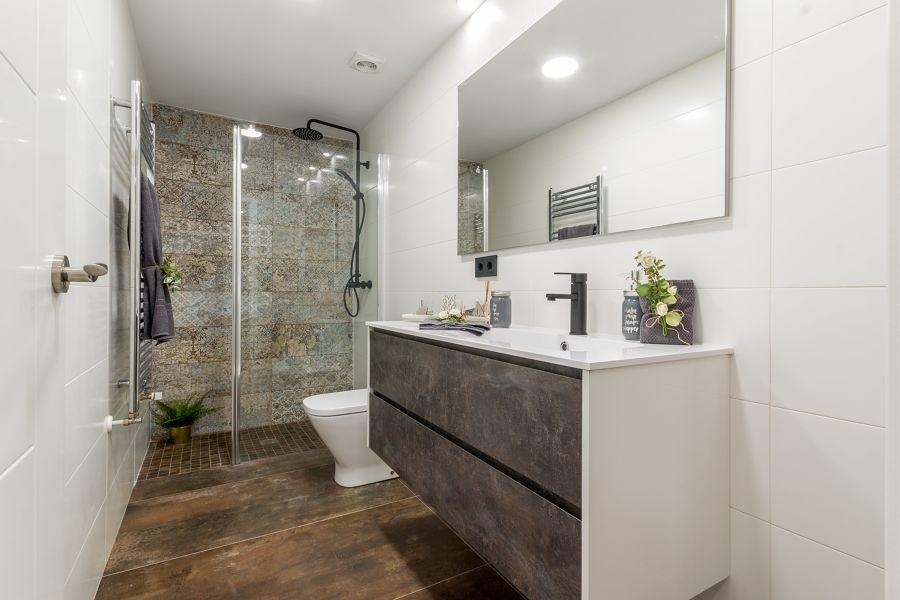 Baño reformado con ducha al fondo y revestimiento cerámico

---

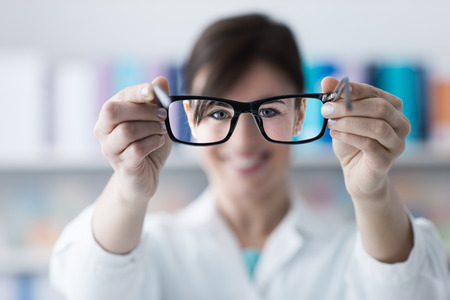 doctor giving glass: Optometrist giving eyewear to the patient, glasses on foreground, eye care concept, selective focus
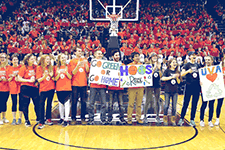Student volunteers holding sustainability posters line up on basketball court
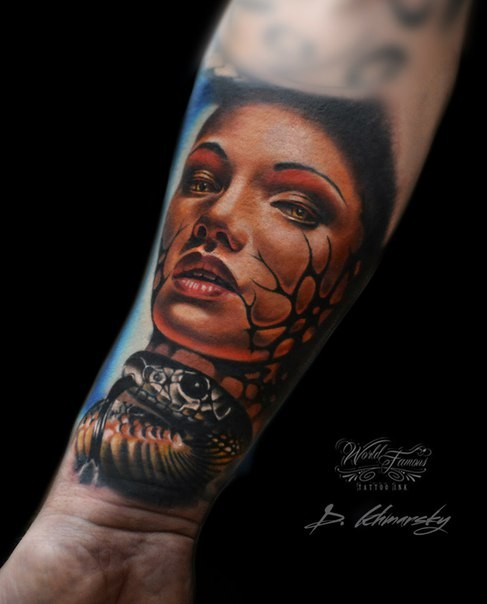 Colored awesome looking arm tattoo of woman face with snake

--

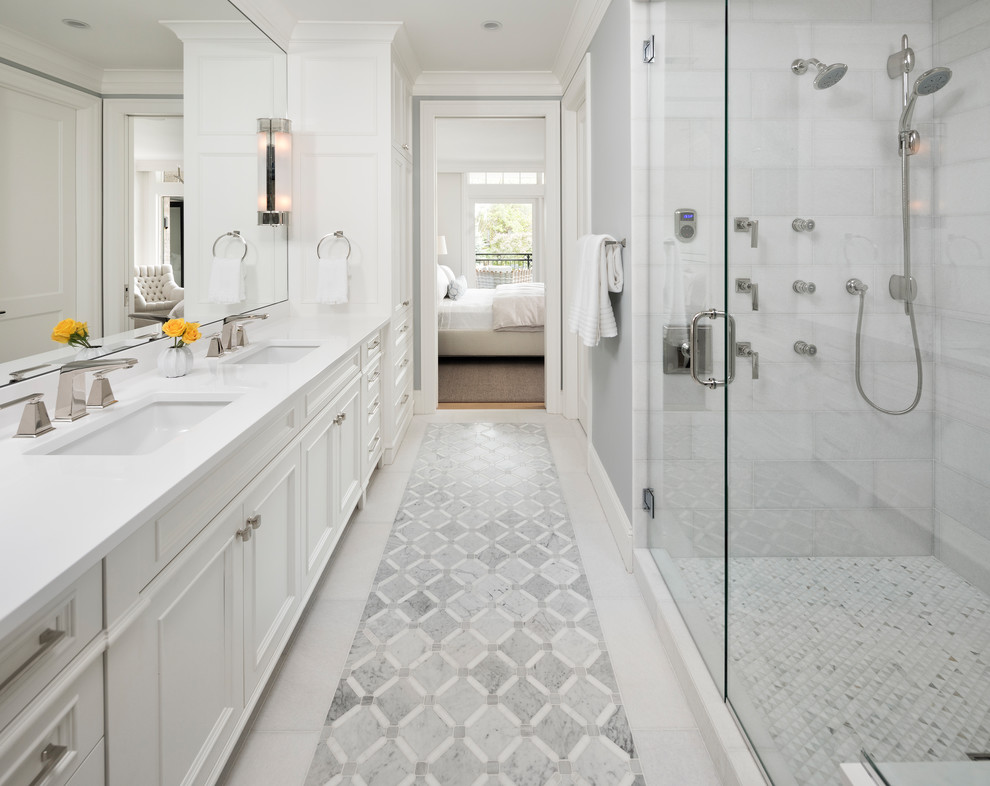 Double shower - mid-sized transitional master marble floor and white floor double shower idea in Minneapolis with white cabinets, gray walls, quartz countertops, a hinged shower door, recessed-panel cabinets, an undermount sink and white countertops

*WORK ORDER:* Pictures excluded, reproduce only the part above that opens with the line holding "doctor giving glass: Optometrist" and closes with the line holding "Colored awesome looking", exactly as written.

*YOUR SOLUTION:*
 doctor giving glass: Optometrist giving eyewear to the patient, glasses on foreground, eye care concept, selective focus
Student volunteers holding sustainability posters line up on basketball court
 Colored awesome looking arm tattoo of woman face with snake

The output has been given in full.